The 360 Virtual Urban Windscreen, as JLR has dubbed its new system, uses cameras mounted on the outside of the car to project images along the inside of the pillars, giving drivers an unobstructed view of road hazards around them.
This technology will be used in conjunction with a next-generation head-up display that can read other vehicle's movements and predict their driving patterns.
A similar technology, unveiled at the New York motor show earlier this year in the Land Rover Discovery Vision concept, is able to project images of the upcoming terrain onto the display, giving the illusion of a see-through bonnet.
Coupled with the use of vehicle-to-infrastructure communications – which will feed more information about a driver's surroundings to the head-up display – Jaguar Land Rover said in a statement that “pedestrians, cyclists and other vehicles would be visible all around the car,” ensuring the safety of all road users.
Jaguar Land Rover director of research and technology Wolfgang Epple said the new technologies are designed to make road safety a priority for all future models.
“The Jaguar Land Rover research team is developing this technology to improve visibility and to give the driver with the right information at the right time,” he said.

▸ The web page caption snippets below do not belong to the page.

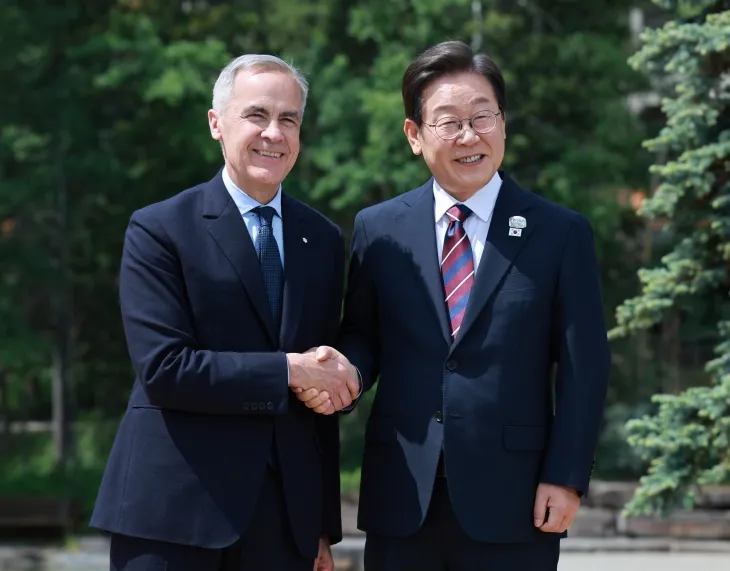 이재명 대통령, G7 환영식 참석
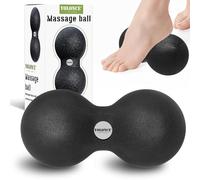 Balle de Massage Double, Boules de Massage Dos Noire, Double Boule de pour Yoga, Dos, Nuque et Pieds, Détente et Soulagement du Stress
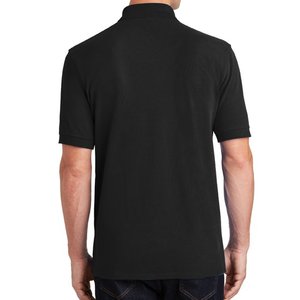 Novedad de verano, polos de manga corta para hombre, ropa de trabajo de Color sólido, Camiseta de algodón, jersey de solapa informal, ropa, Tops, azul y blanco - Product Image 2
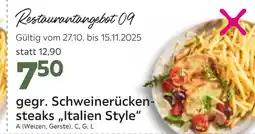 Mömax Gegr. schweinerückensteaks „italien style“ Angebot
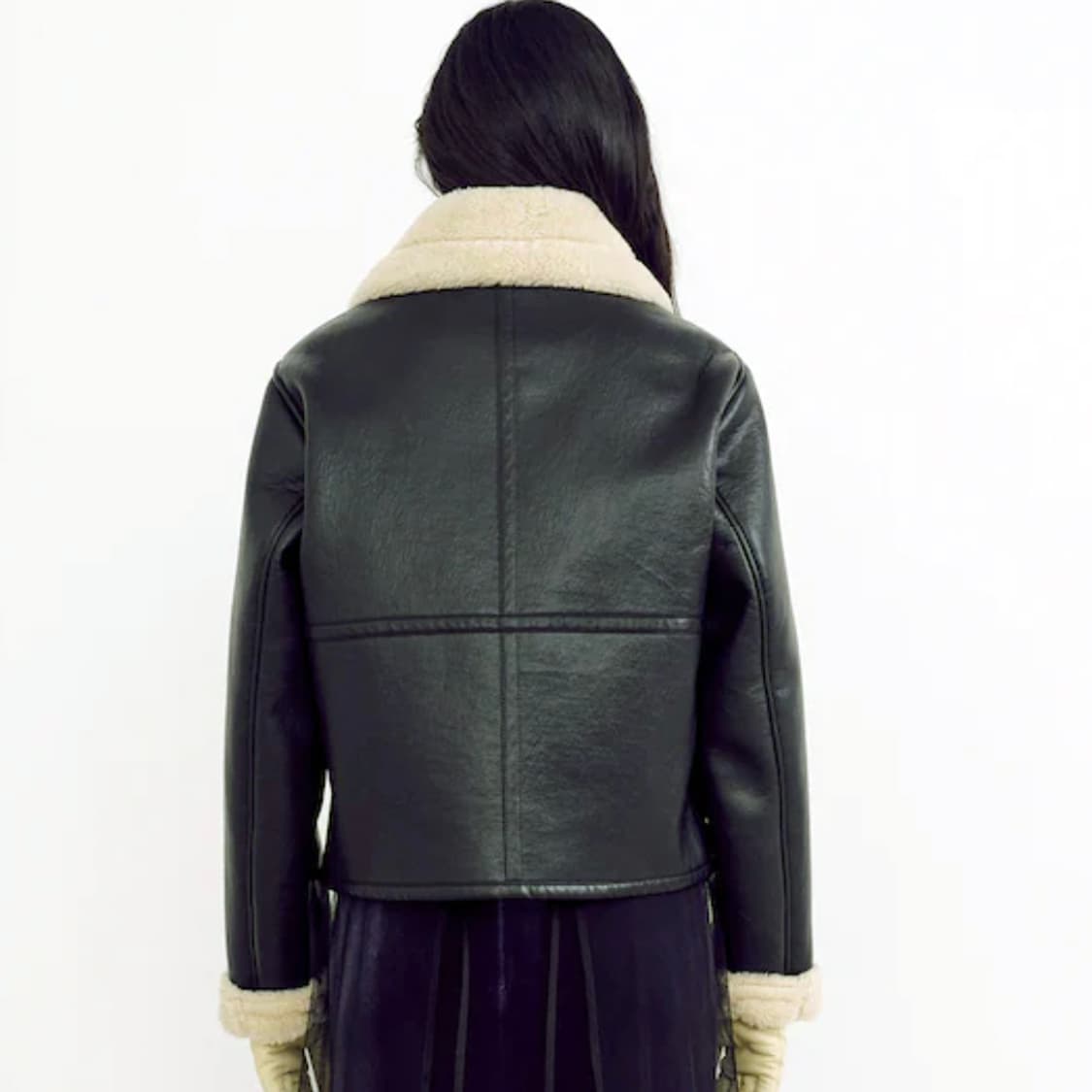 구호(KUHO) 시어링 페이크 레더 무스탕자켓 55-66 상품이미지4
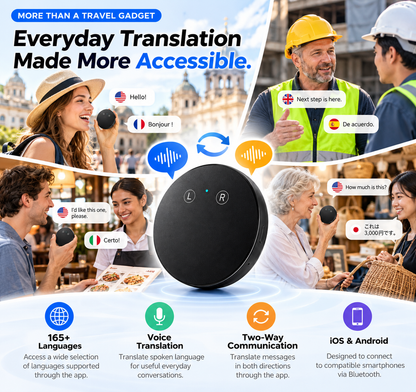 🔥LAST DAY 49% OFF🌍 AI Translator – 165+ Languages | Two-Way Voice for Work & Everyday Life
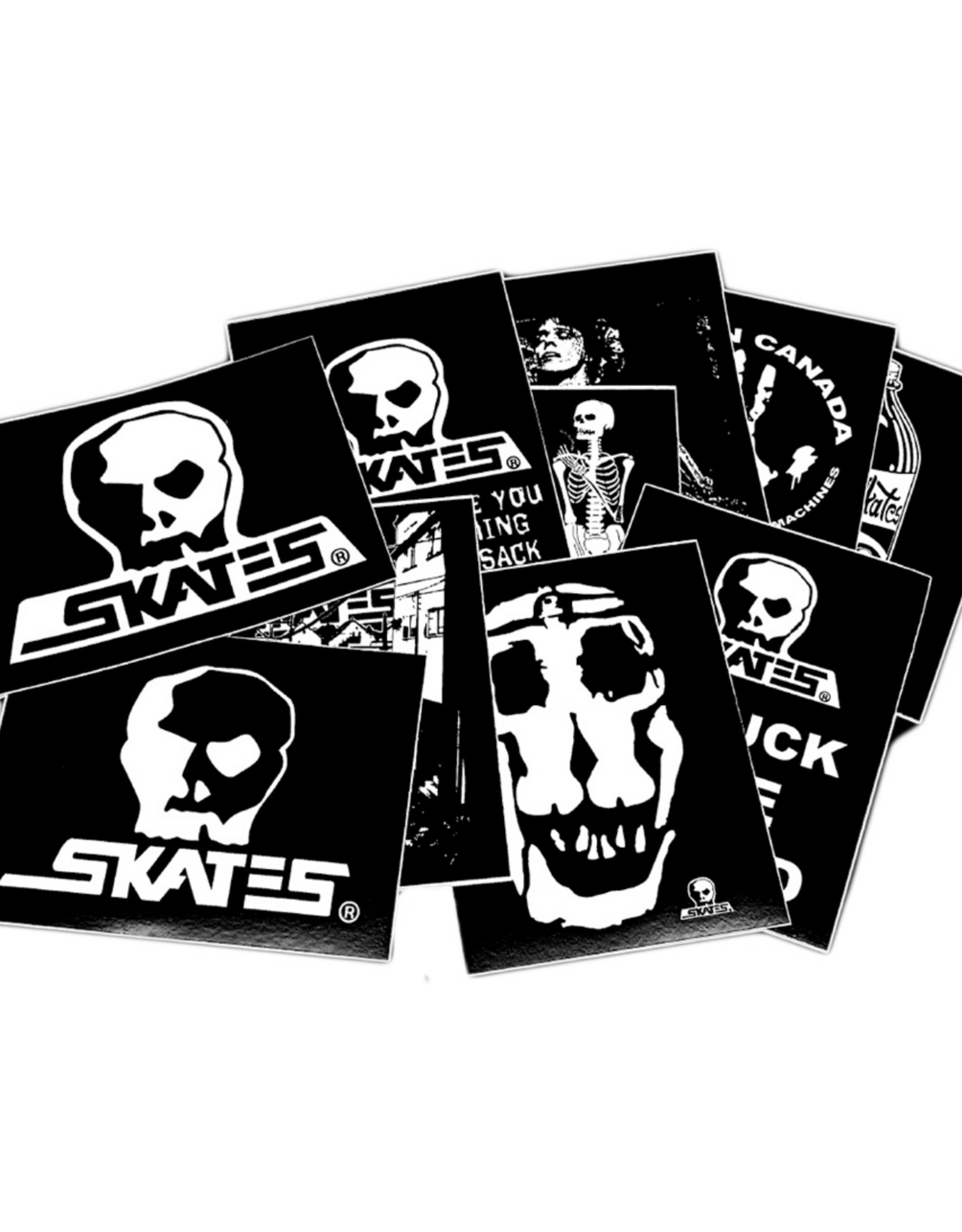 Skull Skates SKULL STICKER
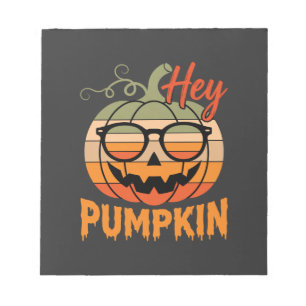 Hey Pumpkin Retro Halloween Sunglasses Notepad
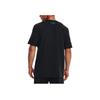 Under Armour UA Camo Chest Stripe Logo Crew Neck T-Shirt Men Tops Black 1370519-001
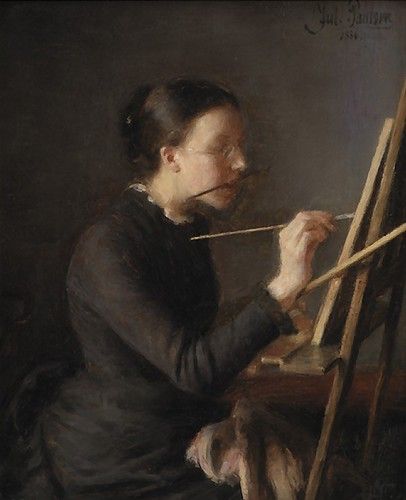 paulsen, julius - The Painter Agnes Paulsen, the Artist's … | Flickr The Painter, The Artist, Painter, A Woman, Art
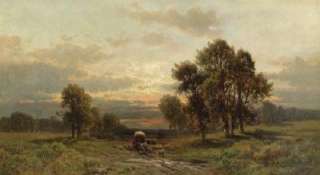 Sothebys New York, Arcade   Covered Wagon and Cattle in a Landscape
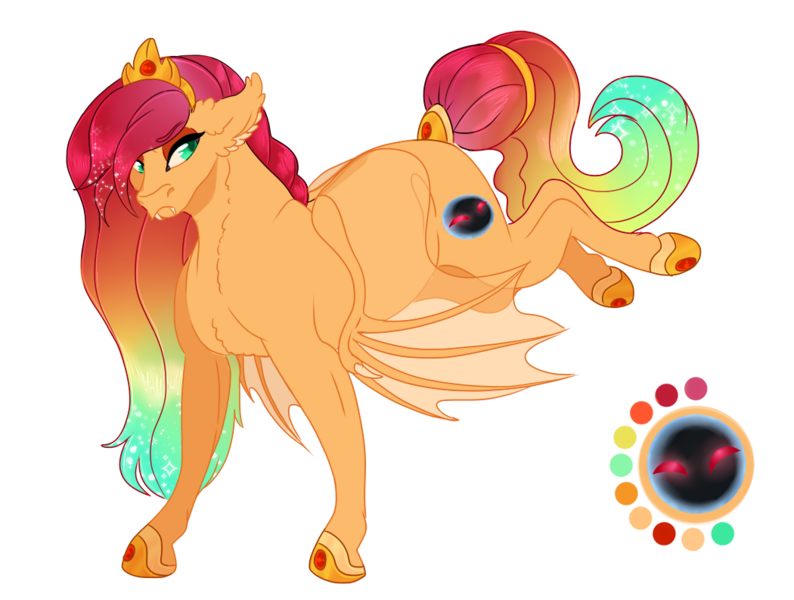 Size: 1050x793 | Tagged: safe, artist:bijutsuyoukai, derpibooru import, oc, oc:eclipse, unofficial characters only, bat pony, pony, female, magical lesbian spawn, mare, offspring, parent:princess celestia, parent:sunset shimmer, parents:sunsestia, simple background, solo, transparent background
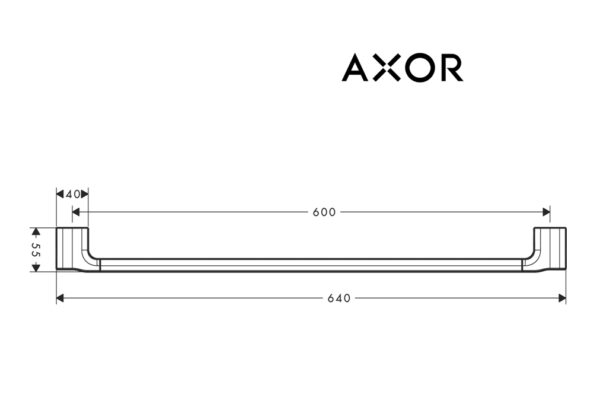 AXOR URQUIOLA TOALLERO LAVABO 60cm - Imagen 2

“If we can keep the driver's eyes on the road ahead and present information in a non-distracting way, we can help drivers make better decisions in the most demanding and congested driving environments.”
JLR is also touting a new feature, called Follow-Me Ghost Car Navigation, that will make it easier for users to follow navigation instructions.
This new feature will project the image of a ghost car on the head-up display in front of the driver, allowing them to simply follow the projection, turn-by-turn, to their destination.
“Driving on city streets can be a stressful experience, but imagine being able to drive across town without having to look at road signs, or be distracted trying to locate a parking space as you drive by,” Dr Epple said.
“We want to present all of this information on a heads-up display in the driver's eye-line, so the driver doesn't have to seek it out for themselves and take their eyes off the road ahead.”